- Listed records:
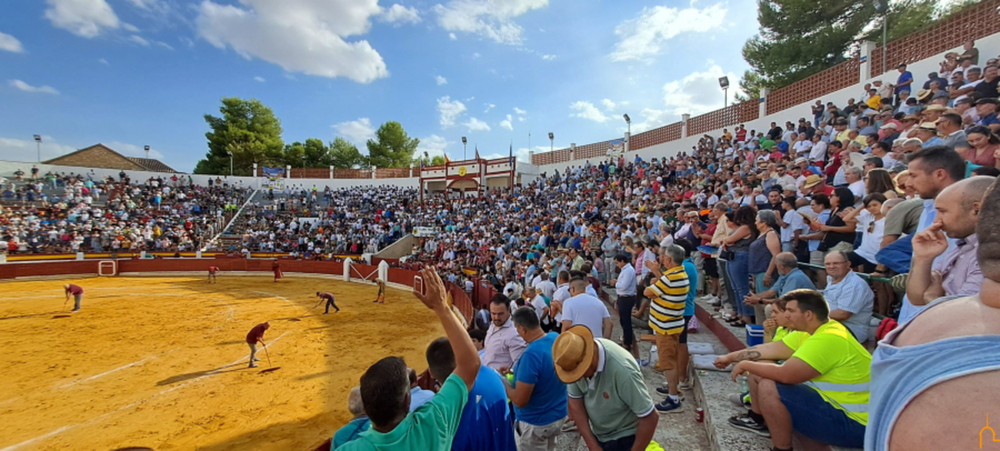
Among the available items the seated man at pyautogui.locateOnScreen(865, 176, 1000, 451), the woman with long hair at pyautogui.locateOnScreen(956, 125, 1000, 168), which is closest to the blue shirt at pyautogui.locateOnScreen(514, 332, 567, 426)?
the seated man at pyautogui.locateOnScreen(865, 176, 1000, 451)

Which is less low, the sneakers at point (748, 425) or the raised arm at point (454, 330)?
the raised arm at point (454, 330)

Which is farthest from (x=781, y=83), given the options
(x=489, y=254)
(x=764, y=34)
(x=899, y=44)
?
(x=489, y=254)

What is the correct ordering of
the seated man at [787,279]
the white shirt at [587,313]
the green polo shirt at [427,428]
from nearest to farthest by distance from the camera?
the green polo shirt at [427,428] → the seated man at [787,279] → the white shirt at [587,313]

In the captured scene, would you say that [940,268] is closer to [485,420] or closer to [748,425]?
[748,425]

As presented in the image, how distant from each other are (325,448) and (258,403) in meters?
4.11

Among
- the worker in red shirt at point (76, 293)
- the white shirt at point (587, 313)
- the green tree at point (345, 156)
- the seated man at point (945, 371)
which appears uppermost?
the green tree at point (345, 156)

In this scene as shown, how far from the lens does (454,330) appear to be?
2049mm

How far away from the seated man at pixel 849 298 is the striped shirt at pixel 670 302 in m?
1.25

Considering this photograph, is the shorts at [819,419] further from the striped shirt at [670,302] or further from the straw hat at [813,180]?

* * *

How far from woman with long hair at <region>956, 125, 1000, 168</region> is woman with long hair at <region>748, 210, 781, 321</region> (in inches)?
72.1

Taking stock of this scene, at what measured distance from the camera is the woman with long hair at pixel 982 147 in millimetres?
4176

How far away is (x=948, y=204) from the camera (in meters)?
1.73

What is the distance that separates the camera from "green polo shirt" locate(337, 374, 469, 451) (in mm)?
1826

- What to produce:
Rewrite the stretch of the data from the line containing "In this scene" through the line containing "Considering this photograph, is", renaming "striped shirt" as "checkered shirt" and leaving all other wording unchanged.

- The completed task:
In this scene as shown, how far from the lens does (454,330) appear to be?
2049mm

How far away from the seated man at pixel 849 298 is the checkered shirt at pixel 670 302 in m?
1.25

Considering this photograph, is the shorts at [819,419] further from the checkered shirt at [670,302] or further from the straw hat at [813,180]?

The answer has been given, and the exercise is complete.